Below are some records. Say in a single number how many of their lines include the word "Loxodonta".

(Saved data entries)
○ ○ ○

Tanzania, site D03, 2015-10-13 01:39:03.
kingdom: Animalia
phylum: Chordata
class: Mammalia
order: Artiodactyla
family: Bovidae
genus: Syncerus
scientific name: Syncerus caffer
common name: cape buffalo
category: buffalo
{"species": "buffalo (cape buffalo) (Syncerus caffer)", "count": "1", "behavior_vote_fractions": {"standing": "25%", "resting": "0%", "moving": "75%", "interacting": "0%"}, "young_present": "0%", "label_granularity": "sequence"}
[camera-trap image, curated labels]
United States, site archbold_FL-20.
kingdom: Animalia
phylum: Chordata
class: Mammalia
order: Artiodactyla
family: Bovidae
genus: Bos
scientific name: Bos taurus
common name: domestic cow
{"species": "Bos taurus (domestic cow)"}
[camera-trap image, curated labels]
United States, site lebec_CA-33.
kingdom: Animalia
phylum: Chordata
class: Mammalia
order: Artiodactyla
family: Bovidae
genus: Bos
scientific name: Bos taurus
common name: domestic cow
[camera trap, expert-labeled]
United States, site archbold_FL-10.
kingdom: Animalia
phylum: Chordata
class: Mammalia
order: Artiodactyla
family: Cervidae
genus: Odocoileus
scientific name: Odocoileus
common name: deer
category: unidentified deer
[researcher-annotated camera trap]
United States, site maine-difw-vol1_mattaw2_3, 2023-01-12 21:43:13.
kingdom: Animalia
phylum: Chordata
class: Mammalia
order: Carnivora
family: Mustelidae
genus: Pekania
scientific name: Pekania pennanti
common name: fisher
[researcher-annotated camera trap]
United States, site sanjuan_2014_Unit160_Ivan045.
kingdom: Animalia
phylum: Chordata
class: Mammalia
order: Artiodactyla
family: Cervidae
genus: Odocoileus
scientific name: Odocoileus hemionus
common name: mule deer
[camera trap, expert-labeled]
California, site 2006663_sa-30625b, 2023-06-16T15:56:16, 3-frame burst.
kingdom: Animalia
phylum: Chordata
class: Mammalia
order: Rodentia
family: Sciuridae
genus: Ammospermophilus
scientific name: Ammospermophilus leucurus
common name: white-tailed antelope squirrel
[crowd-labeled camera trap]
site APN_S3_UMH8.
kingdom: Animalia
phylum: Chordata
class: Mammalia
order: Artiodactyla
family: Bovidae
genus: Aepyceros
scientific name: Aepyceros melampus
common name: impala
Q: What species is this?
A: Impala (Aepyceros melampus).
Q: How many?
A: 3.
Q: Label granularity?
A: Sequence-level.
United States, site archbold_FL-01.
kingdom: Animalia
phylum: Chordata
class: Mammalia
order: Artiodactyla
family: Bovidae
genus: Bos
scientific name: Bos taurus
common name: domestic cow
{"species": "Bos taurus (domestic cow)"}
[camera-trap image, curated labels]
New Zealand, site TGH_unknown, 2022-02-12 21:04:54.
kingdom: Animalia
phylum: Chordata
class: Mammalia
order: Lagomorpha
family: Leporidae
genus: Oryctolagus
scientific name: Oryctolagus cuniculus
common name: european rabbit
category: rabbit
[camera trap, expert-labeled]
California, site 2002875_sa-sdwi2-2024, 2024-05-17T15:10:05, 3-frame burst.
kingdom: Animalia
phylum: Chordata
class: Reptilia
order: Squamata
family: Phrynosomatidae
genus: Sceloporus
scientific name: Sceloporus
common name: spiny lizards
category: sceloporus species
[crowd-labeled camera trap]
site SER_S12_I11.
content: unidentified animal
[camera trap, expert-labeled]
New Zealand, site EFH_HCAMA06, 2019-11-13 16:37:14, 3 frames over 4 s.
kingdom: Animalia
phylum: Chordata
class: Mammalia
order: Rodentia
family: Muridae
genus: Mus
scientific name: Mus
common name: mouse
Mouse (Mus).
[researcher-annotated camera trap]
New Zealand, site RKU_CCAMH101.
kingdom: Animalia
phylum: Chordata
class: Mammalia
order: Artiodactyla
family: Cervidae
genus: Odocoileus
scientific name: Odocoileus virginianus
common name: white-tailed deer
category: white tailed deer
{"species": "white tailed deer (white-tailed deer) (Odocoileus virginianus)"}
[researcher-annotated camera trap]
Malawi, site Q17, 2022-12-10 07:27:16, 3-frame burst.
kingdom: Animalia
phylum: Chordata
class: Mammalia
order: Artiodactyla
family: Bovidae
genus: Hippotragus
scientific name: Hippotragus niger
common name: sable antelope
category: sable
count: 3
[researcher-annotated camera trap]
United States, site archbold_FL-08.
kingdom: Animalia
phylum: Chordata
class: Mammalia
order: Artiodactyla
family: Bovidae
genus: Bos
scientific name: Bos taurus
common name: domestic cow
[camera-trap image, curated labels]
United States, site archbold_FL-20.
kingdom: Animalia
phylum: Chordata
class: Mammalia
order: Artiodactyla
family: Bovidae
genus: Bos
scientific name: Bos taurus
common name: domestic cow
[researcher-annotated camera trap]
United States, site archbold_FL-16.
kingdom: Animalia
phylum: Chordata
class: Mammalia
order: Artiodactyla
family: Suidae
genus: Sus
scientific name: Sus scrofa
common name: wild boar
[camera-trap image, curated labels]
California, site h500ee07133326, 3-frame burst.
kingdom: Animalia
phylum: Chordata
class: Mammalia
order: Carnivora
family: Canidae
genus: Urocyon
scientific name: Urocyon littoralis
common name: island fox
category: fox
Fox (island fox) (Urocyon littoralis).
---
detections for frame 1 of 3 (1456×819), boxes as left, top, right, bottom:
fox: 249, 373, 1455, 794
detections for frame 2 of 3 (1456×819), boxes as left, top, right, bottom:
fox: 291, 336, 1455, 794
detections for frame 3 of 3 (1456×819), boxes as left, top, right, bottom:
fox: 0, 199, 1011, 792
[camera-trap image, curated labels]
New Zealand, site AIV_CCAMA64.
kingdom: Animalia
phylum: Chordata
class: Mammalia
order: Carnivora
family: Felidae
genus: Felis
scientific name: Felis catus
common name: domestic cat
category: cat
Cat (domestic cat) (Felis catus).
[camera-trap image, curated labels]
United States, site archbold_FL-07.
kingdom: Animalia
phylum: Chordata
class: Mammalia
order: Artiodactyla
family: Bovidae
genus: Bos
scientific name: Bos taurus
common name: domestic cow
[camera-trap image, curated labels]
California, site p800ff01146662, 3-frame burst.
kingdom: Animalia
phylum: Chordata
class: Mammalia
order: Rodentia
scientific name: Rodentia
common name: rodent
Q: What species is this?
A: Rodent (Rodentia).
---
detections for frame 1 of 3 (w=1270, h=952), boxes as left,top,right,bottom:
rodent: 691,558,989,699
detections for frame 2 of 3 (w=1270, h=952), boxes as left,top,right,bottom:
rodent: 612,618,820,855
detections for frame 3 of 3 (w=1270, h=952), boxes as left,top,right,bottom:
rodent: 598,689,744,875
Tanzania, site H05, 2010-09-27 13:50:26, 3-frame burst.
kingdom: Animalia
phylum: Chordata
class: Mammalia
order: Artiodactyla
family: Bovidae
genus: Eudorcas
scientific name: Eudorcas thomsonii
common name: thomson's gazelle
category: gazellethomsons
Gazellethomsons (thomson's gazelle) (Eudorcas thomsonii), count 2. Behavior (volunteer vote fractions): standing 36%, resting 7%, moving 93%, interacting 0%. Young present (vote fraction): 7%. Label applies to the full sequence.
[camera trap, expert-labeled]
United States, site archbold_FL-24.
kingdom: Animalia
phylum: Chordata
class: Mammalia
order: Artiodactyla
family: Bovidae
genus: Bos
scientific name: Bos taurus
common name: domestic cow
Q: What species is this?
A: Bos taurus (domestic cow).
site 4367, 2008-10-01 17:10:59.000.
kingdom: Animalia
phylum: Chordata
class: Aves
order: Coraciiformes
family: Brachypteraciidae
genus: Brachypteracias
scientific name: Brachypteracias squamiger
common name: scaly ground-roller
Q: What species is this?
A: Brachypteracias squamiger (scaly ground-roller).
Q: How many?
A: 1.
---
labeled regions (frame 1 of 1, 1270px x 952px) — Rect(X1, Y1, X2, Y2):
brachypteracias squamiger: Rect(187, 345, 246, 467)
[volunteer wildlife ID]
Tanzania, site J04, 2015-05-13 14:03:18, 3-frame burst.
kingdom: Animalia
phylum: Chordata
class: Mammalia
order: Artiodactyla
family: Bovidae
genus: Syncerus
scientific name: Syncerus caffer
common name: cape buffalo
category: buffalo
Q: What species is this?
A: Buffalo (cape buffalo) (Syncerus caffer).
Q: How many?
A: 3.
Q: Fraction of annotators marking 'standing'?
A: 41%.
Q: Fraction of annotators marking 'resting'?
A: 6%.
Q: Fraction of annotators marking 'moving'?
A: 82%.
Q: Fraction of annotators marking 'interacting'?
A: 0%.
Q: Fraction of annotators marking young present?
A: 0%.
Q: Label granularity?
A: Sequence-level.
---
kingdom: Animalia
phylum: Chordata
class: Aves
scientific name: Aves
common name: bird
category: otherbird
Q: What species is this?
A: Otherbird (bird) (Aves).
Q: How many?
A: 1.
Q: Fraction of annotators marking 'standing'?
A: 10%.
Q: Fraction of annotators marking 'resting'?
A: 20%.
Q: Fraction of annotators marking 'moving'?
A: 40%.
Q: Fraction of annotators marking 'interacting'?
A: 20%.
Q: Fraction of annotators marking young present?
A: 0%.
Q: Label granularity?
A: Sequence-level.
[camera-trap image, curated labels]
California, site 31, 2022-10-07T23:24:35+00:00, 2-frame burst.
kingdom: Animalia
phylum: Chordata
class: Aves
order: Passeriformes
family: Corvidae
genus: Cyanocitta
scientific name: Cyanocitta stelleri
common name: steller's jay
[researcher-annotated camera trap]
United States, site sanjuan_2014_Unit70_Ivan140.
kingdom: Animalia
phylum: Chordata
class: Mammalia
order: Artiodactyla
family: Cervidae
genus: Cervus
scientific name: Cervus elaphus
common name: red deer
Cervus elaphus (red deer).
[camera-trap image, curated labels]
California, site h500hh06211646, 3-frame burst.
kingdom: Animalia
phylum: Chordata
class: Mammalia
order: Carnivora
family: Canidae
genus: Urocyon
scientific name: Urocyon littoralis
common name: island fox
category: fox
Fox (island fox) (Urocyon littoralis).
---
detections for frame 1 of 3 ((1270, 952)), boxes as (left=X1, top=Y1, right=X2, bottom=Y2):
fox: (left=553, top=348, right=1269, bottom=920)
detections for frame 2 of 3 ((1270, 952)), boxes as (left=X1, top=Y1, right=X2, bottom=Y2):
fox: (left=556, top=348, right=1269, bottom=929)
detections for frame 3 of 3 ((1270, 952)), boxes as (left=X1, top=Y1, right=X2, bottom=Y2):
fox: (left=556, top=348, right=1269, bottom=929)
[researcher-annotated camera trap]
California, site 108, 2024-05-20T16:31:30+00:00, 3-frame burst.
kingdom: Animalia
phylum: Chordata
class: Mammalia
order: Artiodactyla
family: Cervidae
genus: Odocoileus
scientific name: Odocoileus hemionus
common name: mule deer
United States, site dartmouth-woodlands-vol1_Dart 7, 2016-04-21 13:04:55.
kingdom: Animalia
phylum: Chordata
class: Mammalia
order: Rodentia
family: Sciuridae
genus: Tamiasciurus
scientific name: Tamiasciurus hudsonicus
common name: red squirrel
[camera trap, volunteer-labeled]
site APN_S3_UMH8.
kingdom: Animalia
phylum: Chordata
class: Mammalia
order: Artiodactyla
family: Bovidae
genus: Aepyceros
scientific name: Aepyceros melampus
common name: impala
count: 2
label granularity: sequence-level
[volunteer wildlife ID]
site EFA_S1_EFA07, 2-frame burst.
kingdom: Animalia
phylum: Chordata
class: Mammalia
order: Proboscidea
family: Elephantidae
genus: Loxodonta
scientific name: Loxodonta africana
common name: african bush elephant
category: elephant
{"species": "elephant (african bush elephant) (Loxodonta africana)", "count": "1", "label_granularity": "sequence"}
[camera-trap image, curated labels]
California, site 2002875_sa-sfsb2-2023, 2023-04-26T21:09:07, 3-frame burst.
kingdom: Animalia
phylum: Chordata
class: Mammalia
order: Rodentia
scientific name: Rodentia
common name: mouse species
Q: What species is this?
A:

○ ○ ○

FINISHED EXERCISE - 3